Exercise brief> Reproduce each record exactly, but exclude every picture.

Data for this task>
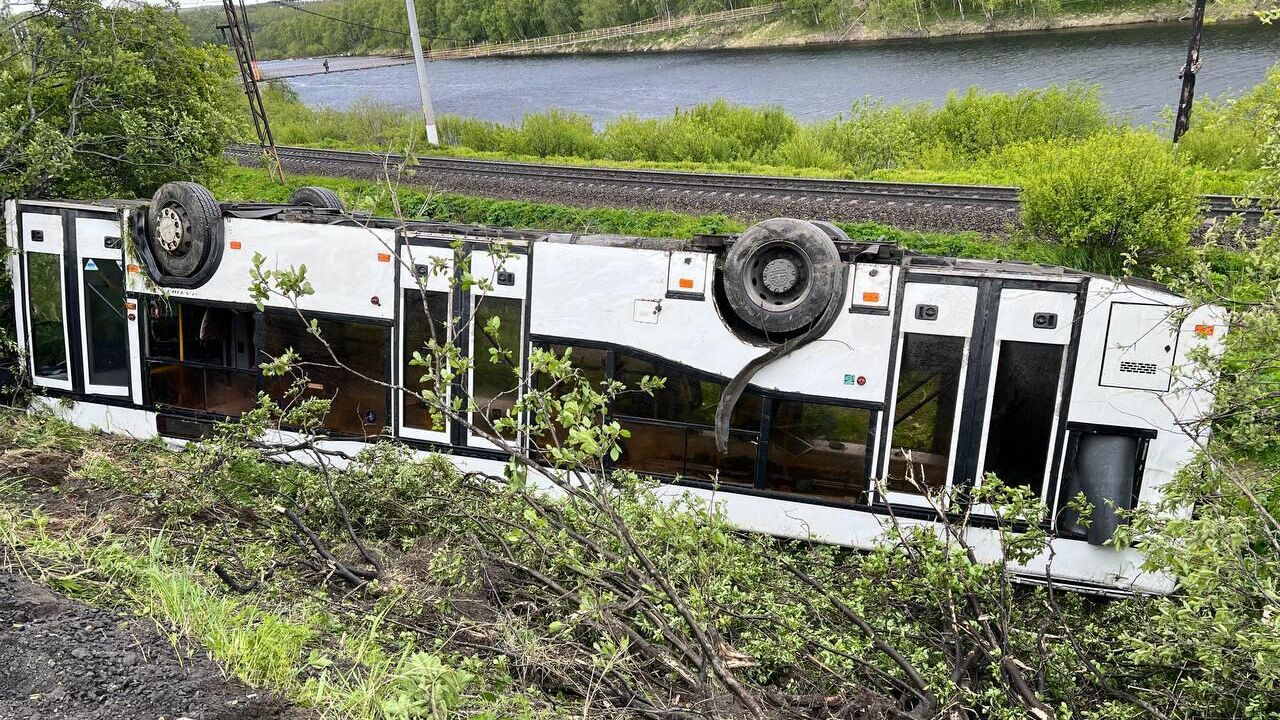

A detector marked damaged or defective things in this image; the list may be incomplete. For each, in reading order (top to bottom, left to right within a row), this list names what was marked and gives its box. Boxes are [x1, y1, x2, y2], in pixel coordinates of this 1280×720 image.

exposed bus wheel [146, 181, 224, 280]
exposed bus wheel [288, 186, 342, 211]
exposed bus wheel [724, 218, 844, 336]
overturned white bus [7, 183, 1232, 592]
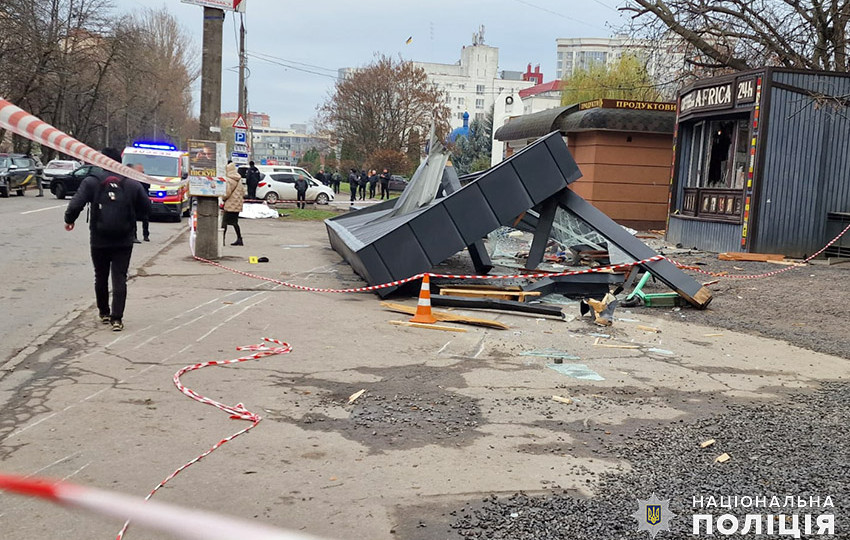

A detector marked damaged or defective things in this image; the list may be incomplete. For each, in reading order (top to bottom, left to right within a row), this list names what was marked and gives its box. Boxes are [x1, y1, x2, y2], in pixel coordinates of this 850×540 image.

collapsed bus stop structure [322, 132, 712, 308]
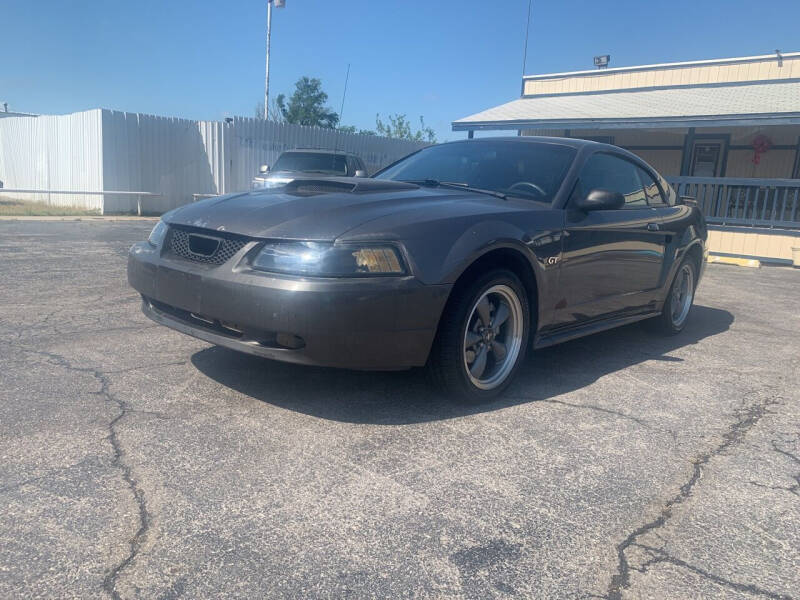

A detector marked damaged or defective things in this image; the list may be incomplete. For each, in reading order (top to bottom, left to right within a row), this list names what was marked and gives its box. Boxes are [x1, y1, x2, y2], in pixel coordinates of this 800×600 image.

pavement crack [26, 350, 152, 596]
cracked pavement [0, 221, 796, 600]
pavement crack [604, 394, 780, 600]
pavement crack [636, 544, 796, 600]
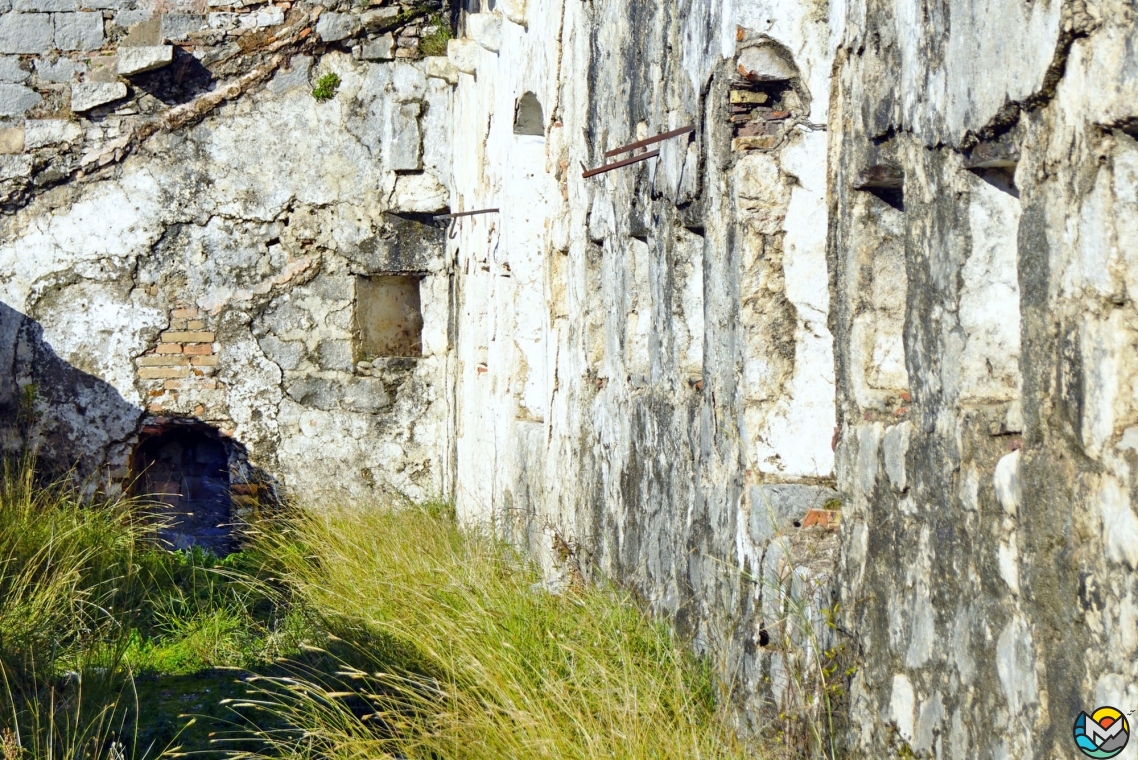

Task result>
A detector marked damaged or defective things in this image; the list may be incomplete. For each, in reading order (top to bottom, left to right within a row), this list names what was marked and gives its box. Boxes are [x1, y1, x2, y2], in pixel coordinates of this 1280×720 image.

exposed bus wheel [146, 181, 224, 280]
exposed bus wheel [288, 186, 342, 211]
exposed bus wheel [724, 218, 844, 336]
overturned white bus [7, 183, 1232, 592]

A detector marked damaged or defective things in this image; the list may be incomplete. For each, in reading order (top to bottom, left to right within a row), this list names what was marked and gives its box. Boxes are [x1, y1, x2, y2], in pixel coordinates of this 850×540 image.

collapsed bus stop structure [322, 132, 712, 308]

A detector marked damaged or defective things in this image; the list may be incomplete. For each, in reading order (top to bottom, left to right within a row), this list names what was marked and gives its box. Boxes are [x1, y1, x2, y2], in pixel coordinates of this 800×600 image.

pavement crack [26, 350, 152, 596]
cracked pavement [0, 221, 796, 600]
pavement crack [604, 394, 780, 600]
pavement crack [636, 544, 796, 600]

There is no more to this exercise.